*AIM OF THE TASK:* Pick out each line below that contains the string "board", and copy every such line in full.

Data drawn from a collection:

• • • • •

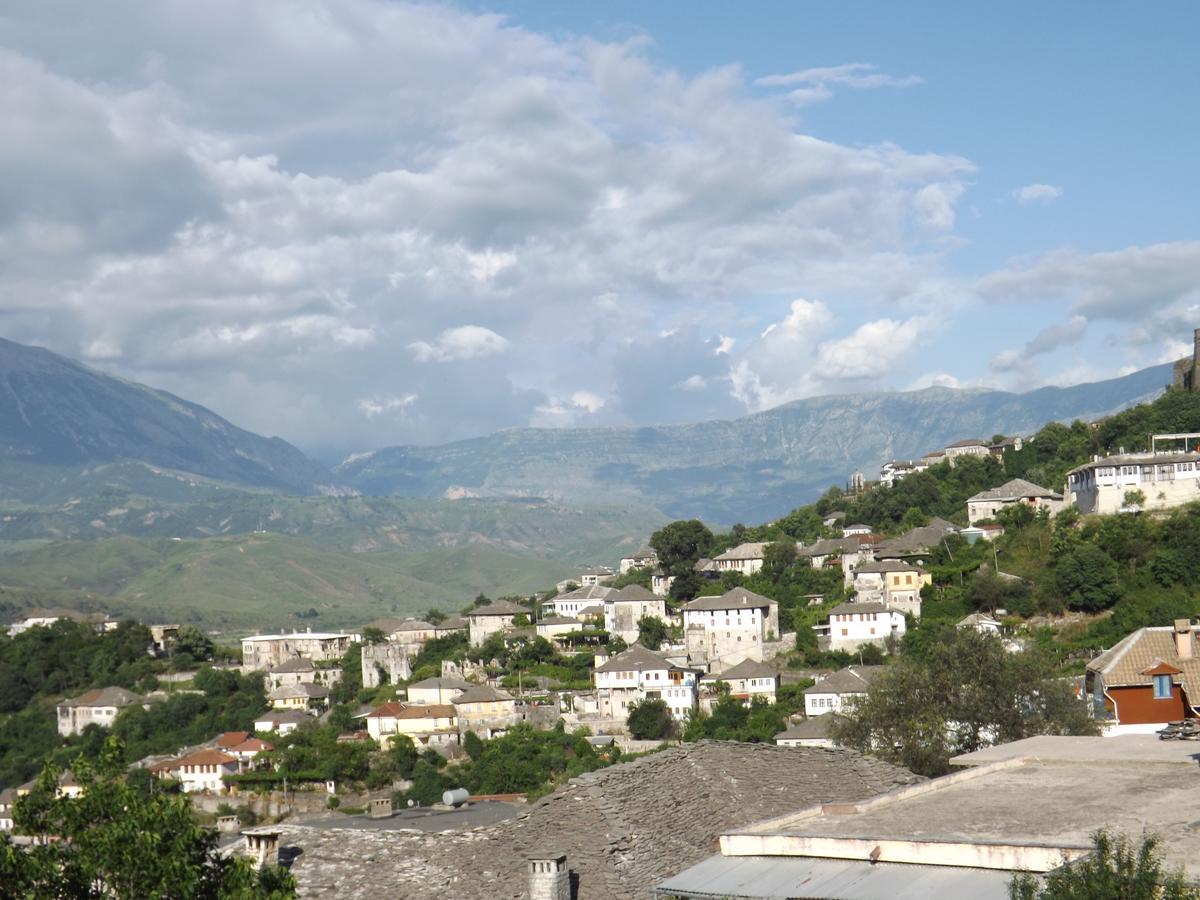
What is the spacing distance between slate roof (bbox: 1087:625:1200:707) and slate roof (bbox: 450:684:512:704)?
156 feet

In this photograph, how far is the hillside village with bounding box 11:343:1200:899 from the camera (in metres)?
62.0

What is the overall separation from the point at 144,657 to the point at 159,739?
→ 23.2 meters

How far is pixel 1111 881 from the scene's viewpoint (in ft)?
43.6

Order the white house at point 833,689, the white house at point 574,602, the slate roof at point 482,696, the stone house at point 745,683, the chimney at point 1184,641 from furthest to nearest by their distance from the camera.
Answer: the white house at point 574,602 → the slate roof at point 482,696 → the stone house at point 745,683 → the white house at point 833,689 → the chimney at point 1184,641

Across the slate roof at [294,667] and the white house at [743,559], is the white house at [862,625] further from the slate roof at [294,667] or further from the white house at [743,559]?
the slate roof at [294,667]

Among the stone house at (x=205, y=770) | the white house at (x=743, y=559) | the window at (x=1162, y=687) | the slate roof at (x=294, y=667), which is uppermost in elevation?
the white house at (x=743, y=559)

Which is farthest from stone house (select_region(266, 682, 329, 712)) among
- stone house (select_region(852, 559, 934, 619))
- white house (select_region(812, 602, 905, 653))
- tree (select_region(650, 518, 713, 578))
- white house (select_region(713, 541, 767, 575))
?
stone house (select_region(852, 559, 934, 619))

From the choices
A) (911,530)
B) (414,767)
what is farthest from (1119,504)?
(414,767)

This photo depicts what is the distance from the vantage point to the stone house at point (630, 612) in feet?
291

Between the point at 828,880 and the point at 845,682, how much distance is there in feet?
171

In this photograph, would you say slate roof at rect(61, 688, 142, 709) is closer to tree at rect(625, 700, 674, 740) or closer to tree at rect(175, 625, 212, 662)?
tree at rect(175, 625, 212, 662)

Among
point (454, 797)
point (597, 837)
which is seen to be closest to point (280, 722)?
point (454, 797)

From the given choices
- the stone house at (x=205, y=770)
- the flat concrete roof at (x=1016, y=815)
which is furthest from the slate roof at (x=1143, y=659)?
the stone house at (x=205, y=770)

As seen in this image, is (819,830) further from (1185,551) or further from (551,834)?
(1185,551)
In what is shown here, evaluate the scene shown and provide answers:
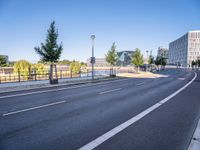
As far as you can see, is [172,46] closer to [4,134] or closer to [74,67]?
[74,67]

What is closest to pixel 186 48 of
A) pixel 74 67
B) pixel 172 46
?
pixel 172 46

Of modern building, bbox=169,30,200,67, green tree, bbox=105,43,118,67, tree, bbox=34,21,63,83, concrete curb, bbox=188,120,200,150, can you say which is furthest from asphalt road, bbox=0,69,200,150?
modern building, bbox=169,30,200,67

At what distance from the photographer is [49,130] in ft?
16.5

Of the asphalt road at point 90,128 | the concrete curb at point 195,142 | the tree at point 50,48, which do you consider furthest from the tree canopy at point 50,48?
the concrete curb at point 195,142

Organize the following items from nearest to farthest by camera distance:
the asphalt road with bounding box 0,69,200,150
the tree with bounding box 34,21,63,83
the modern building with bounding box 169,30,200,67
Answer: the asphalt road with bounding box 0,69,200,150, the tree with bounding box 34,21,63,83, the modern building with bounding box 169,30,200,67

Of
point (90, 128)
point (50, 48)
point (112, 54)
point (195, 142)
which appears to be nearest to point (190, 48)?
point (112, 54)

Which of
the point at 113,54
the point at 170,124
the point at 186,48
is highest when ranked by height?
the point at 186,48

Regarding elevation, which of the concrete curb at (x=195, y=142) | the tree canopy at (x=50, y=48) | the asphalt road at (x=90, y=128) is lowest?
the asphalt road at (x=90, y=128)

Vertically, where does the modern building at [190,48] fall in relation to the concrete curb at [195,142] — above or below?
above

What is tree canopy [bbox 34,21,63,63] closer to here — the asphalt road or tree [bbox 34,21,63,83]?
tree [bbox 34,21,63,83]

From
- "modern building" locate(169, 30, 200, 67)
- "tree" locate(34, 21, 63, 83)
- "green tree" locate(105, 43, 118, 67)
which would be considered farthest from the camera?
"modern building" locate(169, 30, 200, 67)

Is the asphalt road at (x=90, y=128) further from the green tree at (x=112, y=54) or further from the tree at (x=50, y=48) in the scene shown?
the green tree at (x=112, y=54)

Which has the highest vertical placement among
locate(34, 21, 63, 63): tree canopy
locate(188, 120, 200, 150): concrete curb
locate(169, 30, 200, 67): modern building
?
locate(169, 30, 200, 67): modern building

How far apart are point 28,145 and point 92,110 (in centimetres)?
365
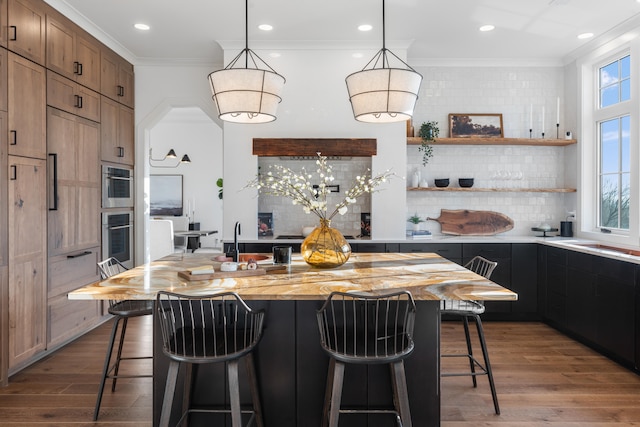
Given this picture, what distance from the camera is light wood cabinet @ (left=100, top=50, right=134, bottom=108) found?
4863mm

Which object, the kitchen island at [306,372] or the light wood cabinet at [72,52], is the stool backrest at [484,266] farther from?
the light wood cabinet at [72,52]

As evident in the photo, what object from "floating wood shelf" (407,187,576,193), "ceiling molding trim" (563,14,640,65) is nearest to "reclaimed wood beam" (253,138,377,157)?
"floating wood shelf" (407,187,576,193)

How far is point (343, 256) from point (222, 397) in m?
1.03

• • • • •

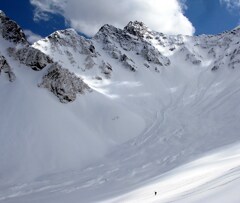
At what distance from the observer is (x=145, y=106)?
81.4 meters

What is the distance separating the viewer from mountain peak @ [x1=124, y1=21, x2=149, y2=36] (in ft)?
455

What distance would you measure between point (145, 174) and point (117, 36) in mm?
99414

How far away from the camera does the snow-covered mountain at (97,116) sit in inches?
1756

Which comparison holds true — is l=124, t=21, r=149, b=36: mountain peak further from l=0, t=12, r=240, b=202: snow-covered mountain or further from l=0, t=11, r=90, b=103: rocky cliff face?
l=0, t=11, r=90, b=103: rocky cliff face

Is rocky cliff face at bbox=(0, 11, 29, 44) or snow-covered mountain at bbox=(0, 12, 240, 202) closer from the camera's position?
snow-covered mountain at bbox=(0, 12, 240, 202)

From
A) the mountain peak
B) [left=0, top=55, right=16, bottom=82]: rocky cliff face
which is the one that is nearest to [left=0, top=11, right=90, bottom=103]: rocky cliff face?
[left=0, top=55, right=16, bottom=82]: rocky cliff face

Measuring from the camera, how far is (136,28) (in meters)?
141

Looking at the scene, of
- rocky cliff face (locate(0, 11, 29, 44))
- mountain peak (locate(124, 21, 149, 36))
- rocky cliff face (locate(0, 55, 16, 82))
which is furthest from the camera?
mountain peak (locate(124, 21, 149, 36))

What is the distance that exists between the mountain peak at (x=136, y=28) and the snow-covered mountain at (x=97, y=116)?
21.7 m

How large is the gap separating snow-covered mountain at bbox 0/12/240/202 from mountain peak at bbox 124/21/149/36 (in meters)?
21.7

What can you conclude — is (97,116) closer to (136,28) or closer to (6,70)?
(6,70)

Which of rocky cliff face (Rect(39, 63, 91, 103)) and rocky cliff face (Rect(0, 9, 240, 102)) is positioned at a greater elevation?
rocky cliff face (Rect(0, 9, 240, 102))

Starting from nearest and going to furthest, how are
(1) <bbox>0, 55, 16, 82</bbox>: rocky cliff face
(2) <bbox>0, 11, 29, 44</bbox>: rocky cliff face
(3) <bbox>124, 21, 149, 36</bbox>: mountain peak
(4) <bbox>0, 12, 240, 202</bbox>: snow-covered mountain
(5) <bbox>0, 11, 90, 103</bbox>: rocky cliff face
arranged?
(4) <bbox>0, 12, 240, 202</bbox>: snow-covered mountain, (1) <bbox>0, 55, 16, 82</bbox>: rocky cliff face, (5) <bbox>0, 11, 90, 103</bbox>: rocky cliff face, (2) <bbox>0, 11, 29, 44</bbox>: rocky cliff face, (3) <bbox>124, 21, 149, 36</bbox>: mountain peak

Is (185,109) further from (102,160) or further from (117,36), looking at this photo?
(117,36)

• • • • •

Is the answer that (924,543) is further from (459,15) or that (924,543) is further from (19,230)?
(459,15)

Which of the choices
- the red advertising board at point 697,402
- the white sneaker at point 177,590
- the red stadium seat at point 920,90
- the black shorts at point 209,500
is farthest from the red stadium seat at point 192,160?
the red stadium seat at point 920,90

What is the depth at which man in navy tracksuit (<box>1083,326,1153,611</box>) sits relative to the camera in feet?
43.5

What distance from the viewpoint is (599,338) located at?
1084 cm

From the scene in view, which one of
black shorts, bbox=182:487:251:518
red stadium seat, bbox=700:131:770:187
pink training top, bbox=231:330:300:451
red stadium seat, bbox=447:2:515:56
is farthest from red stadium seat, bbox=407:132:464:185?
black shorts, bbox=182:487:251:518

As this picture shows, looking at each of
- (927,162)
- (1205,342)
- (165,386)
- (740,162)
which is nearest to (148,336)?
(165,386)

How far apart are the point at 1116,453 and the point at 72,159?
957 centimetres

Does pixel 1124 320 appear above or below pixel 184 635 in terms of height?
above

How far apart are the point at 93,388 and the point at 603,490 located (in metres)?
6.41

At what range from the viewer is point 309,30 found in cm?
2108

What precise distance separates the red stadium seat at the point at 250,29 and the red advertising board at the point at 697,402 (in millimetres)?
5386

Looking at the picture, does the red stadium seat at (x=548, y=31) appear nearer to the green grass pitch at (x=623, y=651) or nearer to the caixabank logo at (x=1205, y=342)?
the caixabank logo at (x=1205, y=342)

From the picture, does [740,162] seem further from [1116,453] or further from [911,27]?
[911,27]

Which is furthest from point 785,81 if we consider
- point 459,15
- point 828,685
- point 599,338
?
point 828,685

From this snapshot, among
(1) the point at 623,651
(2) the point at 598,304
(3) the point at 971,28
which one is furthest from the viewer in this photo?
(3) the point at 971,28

• • • • •

*RESULT FOR THIS TASK:*
- the red advertising board at point 697,402
What precise distance separates the red stadium seat at the point at 250,29 and the red advertising board at the point at 697,402 (in millimetres)?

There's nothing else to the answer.